Rewrite the entries below, replacing "shadow on mountainside" with "mountain shadow" and keeping everything else the same.
........
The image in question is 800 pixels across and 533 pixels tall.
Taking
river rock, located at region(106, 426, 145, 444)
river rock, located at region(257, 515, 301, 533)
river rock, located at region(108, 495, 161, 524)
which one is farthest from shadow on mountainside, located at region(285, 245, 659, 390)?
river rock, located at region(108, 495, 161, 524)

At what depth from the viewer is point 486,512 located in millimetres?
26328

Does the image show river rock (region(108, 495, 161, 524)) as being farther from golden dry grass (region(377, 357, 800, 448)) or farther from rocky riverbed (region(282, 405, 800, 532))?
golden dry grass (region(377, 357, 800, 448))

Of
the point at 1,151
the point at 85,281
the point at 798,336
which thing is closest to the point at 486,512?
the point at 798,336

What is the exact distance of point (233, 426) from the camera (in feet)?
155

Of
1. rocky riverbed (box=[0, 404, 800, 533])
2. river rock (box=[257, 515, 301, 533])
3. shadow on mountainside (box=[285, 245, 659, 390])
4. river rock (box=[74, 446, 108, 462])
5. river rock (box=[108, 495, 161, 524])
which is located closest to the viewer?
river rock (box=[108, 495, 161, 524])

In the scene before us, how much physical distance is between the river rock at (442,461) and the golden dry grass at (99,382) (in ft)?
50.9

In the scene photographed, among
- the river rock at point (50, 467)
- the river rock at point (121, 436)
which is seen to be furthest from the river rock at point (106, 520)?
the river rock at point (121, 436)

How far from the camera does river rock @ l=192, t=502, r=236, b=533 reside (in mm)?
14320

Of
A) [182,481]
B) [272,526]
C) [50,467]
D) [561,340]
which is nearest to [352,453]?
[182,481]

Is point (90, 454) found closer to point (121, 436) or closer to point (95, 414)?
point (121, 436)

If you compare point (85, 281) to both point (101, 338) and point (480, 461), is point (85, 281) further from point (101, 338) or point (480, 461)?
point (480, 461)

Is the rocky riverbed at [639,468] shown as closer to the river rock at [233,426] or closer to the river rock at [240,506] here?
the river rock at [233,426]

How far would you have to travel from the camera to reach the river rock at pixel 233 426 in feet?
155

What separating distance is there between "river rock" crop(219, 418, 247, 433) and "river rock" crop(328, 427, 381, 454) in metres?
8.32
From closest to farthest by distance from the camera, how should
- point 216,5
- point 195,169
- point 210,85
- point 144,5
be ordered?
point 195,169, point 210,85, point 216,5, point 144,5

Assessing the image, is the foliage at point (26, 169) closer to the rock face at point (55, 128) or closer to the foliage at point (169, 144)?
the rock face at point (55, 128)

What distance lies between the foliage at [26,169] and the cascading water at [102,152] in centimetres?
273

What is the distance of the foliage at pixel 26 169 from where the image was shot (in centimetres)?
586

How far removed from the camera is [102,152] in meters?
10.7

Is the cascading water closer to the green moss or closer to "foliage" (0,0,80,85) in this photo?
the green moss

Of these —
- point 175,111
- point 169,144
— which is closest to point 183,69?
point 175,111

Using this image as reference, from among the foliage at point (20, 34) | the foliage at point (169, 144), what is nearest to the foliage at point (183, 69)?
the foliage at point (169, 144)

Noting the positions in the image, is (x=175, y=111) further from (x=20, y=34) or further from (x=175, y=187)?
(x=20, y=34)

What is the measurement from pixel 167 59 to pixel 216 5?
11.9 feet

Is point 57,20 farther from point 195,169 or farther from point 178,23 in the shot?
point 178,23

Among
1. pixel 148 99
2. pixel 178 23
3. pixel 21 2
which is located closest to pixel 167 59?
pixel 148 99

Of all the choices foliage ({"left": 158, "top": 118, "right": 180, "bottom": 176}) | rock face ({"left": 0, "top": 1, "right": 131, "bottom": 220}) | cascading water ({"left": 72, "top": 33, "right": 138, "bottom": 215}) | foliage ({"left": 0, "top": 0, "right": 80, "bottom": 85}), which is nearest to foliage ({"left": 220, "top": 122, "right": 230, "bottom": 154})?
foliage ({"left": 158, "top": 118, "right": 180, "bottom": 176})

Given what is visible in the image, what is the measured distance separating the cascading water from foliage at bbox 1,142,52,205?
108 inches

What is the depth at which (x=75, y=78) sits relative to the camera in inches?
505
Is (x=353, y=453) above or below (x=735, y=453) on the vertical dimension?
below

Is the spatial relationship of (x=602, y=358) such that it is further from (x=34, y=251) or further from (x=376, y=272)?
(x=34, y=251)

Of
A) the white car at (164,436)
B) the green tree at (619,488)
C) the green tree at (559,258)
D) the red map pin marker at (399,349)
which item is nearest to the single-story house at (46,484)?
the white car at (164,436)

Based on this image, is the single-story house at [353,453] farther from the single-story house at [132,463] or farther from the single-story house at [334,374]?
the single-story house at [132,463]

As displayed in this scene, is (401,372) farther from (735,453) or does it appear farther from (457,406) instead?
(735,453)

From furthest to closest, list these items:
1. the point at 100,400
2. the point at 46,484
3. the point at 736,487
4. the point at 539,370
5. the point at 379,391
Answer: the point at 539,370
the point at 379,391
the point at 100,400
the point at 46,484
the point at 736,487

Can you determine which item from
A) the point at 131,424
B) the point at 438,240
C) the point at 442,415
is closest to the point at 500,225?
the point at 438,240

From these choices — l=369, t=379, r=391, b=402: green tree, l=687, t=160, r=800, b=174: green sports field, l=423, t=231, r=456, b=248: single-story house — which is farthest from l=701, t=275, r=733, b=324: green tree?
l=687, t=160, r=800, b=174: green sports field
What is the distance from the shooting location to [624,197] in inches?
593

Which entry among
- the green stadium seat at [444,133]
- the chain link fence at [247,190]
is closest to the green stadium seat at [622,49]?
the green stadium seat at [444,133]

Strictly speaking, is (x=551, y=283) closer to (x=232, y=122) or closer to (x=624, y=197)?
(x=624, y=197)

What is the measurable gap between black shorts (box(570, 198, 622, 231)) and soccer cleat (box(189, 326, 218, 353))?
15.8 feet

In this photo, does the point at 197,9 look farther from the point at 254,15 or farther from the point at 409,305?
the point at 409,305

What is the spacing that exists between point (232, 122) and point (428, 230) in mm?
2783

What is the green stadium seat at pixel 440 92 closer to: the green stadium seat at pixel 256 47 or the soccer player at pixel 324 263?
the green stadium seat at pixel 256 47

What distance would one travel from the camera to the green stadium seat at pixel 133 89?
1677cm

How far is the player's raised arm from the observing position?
........
ANSWER TO THIS TASK:
The image in question is 800 pixels across and 533 pixels tall.
Taking
river rock, located at region(106, 426, 145, 444)
river rock, located at region(257, 515, 301, 533)
river rock, located at region(108, 495, 161, 524)
which one is farthest from mountain shadow, located at region(285, 245, 659, 390)?
river rock, located at region(108, 495, 161, 524)

At what depth from the viewer is point 486,512 located in millimetres?
26328

Does the image show river rock (region(108, 495, 161, 524)) as being farther from golden dry grass (region(377, 357, 800, 448)) or farther from rocky riverbed (region(282, 405, 800, 532))?
golden dry grass (region(377, 357, 800, 448))

Of
the point at 1,151
the point at 85,281
the point at 798,336
which thing is closest to the point at 486,512?
the point at 798,336

What is the exact distance of point (233, 426) from the camera (in feet)?
155

Of
1. rocky riverbed (box=[0, 404, 800, 533])
2. river rock (box=[257, 515, 301, 533])
3. mountain shadow (box=[285, 245, 659, 390])
4. river rock (box=[74, 446, 108, 462])
5. river rock (box=[108, 495, 161, 524])
which is located closest to the viewer?
river rock (box=[108, 495, 161, 524])

In the scene before us, how much physical distance is between the river rock at (442,461) and the golden dry grass at (99,382) (in ft)?
50.9

In the scene photographed, among
- the river rock at point (50, 467)
- the river rock at point (121, 436)
which is seen to be furthest from the river rock at point (106, 520)?
the river rock at point (121, 436)

How far from the camera does river rock @ l=192, t=502, r=236, b=533 reside (in mm)?
14320

Of
A) [182,481]
B) [272,526]
C) [50,467]
D) [561,340]
which is nearest to [352,453]?
[182,481]

Is point (90, 454) found closer to point (121, 436) or closer to point (95, 414)?
point (121, 436)

If you compare point (85, 281) to both point (101, 338) and point (480, 461), is point (85, 281) further from point (101, 338) or point (480, 461)?
point (480, 461)

Is the rocky riverbed at [639,468] shown as closer to the river rock at [233,426] or closer to the river rock at [240,506] here?
the river rock at [233,426]

How far would you have to travel from the camera to reach the river rock at pixel 233 426 in feet?
155

What separating distance is there between "river rock" crop(219, 418, 247, 433) and "river rock" crop(328, 427, 381, 454) in metres?
8.32
From closest to farthest by distance from the camera, how should
- point 216,5
- point 195,169
- point 210,85
- point 144,5
be ordered?
point 195,169, point 210,85, point 216,5, point 144,5

Assessing the image, is the foliage at point (26, 169) closer to the rock face at point (55, 128) or closer to the foliage at point (169, 144)?
the rock face at point (55, 128)

What distance lies between the foliage at [26,169] and the cascading water at [102,152] in centimetres?
273

What is the distance of the foliage at pixel 26 169 from where the image was shot (in centimetres)?
586

How far removed from the camera is [102,152] in meters?
10.7

Is the cascading water closer to the green moss or closer to "foliage" (0,0,80,85) in this photo?
the green moss

Of these —
- point 175,111
- point 169,144
— which is closest to point 183,69?
point 175,111

Using this image as reference, from among the foliage at point (20, 34) | the foliage at point (169, 144), what is nearest to the foliage at point (183, 69)?
the foliage at point (169, 144)

Noting the positions in the image, is (x=175, y=111) further from (x=20, y=34) or further from (x=175, y=187)?
(x=20, y=34)

What is the measurement from pixel 167 59 to pixel 216 5?
11.9 feet

Is point 57,20 farther from point 195,169 or farther from point 178,23 in the shot?
point 178,23

Among
1. pixel 148 99
2. pixel 178 23
3. pixel 21 2
which is located closest to pixel 167 59?
pixel 148 99

Of all the choices foliage ({"left": 158, "top": 118, "right": 180, "bottom": 176}) | rock face ({"left": 0, "top": 1, "right": 131, "bottom": 220}) | cascading water ({"left": 72, "top": 33, "right": 138, "bottom": 215}) | foliage ({"left": 0, "top": 0, "right": 80, "bottom": 85}), which is nearest to foliage ({"left": 220, "top": 122, "right": 230, "bottom": 154})?
foliage ({"left": 158, "top": 118, "right": 180, "bottom": 176})

Given what is visible in the image, what is the measured distance separating the cascading water from foliage at bbox 1,142,52,205?
108 inches

What is the depth at which (x=75, y=78) sits relative to the camera in inches?
505
Is (x=353, y=453) above or below (x=735, y=453) on the vertical dimension?
below

Is the spatial relationship of (x=602, y=358) such that it is further from (x=34, y=251) or further from (x=376, y=272)?
(x=34, y=251)

Of
A) the white car at (164,436)
B) the green tree at (619,488)
C) the green tree at (559,258)
D) the red map pin marker at (399,349)
which item is nearest to the single-story house at (46,484)?
the white car at (164,436)

Based on this image, is the single-story house at [353,453] farther from the single-story house at [132,463] or farther from the single-story house at [334,374]?
the single-story house at [132,463]

As displayed in this scene, is (401,372) farther from (735,453) or does it appear farther from (457,406) instead?
(735,453)

From furthest to closest, list these items:
1. the point at 100,400
2. the point at 46,484
3. the point at 736,487
4. the point at 539,370
5. the point at 379,391
Answer: the point at 539,370
the point at 379,391
the point at 100,400
the point at 46,484
the point at 736,487

Can you determine which item from
A) the point at 131,424
B) the point at 438,240
C) the point at 442,415
is closest to the point at 500,225?
the point at 438,240

From these choices — l=369, t=379, r=391, b=402: green tree, l=687, t=160, r=800, b=174: green sports field, l=423, t=231, r=456, b=248: single-story house — which is farthest from l=701, t=275, r=733, b=324: green tree?
l=687, t=160, r=800, b=174: green sports field
What is the distance from the shooting location to [624,197] in inches?
593

Which entry among
- the green stadium seat at [444,133]
- the chain link fence at [247,190]
is closest to the green stadium seat at [622,49]?
the green stadium seat at [444,133]

Strictly speaking, is (x=551, y=283) closer to (x=232, y=122) or closer to (x=624, y=197)?
(x=624, y=197)

What is the measurable gap between black shorts (box(570, 198, 622, 231)) and soccer cleat (box(189, 326, 218, 353))?
15.8 feet

In this photo, does the point at 197,9 look farther from the point at 254,15 or farther from the point at 409,305?
the point at 409,305

What is the spacing that exists between point (232, 122) and point (428, 230) in mm?
2783

What is the green stadium seat at pixel 440 92 closer to: the green stadium seat at pixel 256 47 or the soccer player at pixel 324 263?
the green stadium seat at pixel 256 47

What distance would one travel from the camera to the green stadium seat at pixel 133 89?
1677cm

How far is the player's raised arm from the observing position?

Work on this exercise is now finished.